Dataset entries
# # # # # # #
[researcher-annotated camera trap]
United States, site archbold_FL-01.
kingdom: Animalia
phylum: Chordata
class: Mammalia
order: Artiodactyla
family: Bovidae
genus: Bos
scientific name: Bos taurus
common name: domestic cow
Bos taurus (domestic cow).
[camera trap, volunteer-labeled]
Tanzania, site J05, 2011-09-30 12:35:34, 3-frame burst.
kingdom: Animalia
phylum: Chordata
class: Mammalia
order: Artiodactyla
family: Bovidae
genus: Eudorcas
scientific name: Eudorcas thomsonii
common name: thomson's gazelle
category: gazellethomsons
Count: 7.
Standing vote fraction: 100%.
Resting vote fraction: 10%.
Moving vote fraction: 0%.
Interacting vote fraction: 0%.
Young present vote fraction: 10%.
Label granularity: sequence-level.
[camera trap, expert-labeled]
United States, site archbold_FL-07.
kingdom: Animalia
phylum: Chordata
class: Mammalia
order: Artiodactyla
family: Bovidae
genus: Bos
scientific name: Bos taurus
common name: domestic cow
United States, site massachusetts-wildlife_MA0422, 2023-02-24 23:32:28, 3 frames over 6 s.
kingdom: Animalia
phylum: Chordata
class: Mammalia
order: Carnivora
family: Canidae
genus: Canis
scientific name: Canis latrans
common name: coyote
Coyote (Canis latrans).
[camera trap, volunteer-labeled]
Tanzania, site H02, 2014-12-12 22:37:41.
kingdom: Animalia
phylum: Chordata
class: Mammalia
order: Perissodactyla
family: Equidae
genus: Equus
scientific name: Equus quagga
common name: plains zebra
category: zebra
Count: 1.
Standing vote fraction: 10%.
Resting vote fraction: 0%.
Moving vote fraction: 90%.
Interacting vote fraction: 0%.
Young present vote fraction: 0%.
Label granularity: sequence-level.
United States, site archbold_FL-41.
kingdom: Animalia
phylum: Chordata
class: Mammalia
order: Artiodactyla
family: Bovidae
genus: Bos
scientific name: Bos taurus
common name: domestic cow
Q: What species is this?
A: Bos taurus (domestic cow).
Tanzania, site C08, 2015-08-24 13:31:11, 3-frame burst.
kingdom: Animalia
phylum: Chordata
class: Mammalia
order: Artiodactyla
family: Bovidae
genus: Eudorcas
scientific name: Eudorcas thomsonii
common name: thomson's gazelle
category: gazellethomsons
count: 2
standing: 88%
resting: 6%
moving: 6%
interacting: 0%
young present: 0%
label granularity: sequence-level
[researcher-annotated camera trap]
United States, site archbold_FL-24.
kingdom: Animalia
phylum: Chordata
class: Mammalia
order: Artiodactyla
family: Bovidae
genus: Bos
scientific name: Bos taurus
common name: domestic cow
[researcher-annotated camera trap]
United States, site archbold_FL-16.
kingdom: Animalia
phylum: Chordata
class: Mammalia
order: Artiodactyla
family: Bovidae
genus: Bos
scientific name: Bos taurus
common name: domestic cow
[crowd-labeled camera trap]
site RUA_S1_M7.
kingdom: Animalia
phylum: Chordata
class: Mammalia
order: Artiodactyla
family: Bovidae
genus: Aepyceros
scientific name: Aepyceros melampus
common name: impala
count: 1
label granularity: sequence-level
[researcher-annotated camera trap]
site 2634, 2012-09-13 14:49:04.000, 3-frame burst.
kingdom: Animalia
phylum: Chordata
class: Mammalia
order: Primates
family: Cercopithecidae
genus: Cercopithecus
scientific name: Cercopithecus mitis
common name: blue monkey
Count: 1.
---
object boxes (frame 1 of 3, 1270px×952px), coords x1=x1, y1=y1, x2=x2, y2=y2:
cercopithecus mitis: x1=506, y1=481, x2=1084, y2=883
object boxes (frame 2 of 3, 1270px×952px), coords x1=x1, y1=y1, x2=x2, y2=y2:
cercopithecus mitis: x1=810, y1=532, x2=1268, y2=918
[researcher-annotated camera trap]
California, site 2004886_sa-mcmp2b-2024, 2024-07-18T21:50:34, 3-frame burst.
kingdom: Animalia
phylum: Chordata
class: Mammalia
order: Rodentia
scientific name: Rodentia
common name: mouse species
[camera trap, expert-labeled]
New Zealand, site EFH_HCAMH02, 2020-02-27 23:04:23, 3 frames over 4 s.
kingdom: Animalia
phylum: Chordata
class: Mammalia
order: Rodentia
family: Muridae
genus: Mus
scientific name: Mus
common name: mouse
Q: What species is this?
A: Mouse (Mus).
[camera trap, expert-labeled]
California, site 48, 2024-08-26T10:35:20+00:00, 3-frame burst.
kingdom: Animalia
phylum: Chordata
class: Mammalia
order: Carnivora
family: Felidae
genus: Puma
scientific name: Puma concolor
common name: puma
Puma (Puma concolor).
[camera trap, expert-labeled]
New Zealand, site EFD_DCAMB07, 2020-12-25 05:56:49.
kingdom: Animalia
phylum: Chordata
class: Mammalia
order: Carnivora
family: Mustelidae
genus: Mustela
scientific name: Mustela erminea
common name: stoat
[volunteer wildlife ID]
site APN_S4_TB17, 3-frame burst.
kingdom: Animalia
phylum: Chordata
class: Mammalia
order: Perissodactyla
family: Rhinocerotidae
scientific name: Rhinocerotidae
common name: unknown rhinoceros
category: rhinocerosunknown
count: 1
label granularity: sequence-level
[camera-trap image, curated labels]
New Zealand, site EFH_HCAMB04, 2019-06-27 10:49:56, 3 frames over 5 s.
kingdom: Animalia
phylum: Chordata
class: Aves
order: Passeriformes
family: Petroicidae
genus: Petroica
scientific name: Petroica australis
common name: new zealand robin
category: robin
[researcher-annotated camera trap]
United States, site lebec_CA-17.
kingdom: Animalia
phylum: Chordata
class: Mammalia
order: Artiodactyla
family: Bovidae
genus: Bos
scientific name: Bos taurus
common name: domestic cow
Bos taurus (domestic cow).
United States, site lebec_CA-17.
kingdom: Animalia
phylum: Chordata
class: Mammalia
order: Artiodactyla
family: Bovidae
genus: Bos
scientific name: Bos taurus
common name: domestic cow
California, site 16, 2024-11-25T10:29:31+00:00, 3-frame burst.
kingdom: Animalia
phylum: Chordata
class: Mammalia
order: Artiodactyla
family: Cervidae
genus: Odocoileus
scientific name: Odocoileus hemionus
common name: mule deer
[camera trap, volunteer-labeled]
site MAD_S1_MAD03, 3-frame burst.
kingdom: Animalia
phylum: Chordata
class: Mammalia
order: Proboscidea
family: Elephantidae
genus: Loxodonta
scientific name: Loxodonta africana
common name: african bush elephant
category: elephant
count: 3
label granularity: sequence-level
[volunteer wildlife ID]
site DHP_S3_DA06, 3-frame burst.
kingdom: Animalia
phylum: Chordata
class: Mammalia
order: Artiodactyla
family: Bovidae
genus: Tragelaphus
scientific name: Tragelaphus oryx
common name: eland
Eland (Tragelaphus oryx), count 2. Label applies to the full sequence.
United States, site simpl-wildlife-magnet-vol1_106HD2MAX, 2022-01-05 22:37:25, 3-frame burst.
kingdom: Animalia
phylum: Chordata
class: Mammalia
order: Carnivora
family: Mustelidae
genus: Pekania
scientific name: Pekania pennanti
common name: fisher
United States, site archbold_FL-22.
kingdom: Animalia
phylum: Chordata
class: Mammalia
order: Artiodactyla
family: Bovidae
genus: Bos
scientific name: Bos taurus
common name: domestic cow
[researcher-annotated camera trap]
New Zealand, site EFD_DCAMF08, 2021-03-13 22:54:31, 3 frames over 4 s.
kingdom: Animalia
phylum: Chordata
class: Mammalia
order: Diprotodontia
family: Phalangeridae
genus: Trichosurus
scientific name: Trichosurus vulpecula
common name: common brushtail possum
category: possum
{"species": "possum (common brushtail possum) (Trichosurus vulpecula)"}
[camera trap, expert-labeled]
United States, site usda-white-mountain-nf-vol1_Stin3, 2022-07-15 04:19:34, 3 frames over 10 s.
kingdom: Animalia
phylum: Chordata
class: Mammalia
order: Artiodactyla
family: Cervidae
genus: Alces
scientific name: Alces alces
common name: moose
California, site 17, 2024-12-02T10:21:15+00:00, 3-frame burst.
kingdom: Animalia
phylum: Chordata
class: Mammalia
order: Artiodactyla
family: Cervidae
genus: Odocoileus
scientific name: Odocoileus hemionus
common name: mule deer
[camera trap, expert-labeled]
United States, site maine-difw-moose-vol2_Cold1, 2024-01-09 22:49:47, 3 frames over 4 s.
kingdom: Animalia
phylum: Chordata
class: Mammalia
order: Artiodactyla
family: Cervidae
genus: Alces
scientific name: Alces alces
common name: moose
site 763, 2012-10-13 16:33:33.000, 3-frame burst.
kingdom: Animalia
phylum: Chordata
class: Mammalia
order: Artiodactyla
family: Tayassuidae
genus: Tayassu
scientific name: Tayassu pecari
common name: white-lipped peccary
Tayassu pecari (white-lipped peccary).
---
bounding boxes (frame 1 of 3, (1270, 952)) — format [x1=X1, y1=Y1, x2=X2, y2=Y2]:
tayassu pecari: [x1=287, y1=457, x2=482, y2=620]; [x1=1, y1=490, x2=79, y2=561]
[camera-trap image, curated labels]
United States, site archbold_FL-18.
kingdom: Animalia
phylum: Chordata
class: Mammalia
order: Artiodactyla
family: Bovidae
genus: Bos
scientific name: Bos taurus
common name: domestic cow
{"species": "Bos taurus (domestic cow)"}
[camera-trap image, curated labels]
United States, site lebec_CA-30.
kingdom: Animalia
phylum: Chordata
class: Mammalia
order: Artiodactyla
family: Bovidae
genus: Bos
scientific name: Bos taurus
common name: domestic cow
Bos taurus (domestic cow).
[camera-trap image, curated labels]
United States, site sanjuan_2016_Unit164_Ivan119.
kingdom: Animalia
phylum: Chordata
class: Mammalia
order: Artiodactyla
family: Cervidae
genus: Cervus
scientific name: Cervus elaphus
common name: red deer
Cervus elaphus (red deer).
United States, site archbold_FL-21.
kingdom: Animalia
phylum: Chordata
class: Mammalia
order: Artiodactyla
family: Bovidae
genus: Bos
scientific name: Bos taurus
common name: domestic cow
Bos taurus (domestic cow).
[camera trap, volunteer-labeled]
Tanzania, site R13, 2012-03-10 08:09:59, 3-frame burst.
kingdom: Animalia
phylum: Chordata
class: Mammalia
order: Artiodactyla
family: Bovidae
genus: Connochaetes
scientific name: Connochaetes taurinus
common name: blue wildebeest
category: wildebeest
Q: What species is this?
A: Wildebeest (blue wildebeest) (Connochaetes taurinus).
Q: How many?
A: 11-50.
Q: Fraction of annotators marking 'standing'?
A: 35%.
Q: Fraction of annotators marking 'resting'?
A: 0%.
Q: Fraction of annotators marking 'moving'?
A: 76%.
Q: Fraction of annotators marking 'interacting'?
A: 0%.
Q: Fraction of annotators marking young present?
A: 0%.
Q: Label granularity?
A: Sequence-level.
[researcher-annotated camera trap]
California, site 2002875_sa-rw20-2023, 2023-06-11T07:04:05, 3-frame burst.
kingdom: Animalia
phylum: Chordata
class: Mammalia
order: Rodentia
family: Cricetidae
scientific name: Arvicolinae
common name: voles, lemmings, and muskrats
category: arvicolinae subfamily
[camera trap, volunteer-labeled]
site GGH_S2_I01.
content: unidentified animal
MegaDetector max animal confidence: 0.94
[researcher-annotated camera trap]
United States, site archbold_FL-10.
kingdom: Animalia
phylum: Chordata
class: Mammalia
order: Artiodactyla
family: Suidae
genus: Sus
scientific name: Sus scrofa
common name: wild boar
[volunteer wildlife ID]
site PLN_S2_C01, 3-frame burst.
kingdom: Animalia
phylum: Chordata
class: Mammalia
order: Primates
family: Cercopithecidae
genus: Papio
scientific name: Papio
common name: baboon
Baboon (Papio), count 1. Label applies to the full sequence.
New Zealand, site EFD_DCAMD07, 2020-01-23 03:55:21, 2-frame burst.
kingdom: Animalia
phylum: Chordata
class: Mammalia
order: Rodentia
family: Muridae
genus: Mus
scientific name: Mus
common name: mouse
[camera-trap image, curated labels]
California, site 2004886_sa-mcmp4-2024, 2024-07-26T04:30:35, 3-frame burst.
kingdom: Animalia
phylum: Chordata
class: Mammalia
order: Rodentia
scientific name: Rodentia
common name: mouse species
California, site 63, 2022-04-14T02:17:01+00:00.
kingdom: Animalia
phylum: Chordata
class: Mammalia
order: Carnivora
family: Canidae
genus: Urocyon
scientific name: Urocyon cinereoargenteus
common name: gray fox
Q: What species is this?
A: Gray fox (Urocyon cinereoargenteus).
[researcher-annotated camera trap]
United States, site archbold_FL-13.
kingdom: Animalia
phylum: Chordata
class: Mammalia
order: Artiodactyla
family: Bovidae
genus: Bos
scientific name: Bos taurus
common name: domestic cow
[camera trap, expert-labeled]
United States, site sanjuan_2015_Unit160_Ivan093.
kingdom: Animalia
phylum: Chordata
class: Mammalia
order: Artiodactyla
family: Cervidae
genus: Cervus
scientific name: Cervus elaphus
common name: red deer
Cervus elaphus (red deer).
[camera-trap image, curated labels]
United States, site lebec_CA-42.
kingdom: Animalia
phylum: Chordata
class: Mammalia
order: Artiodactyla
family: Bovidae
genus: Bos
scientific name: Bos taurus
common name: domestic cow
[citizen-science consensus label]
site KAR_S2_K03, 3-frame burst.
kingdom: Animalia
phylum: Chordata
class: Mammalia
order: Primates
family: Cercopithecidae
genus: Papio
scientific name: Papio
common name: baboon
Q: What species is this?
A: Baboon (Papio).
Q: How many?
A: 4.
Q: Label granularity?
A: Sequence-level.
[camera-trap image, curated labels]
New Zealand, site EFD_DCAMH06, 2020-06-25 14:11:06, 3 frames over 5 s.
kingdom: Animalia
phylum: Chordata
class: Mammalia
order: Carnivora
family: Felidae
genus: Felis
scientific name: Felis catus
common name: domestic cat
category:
# # # # # # #
- [DESCRIPTION OF THE TASK] Within the data above, how many lines include the string "Tanzania"? Answer with the number by itself.

- [TASK OUTPUT] 4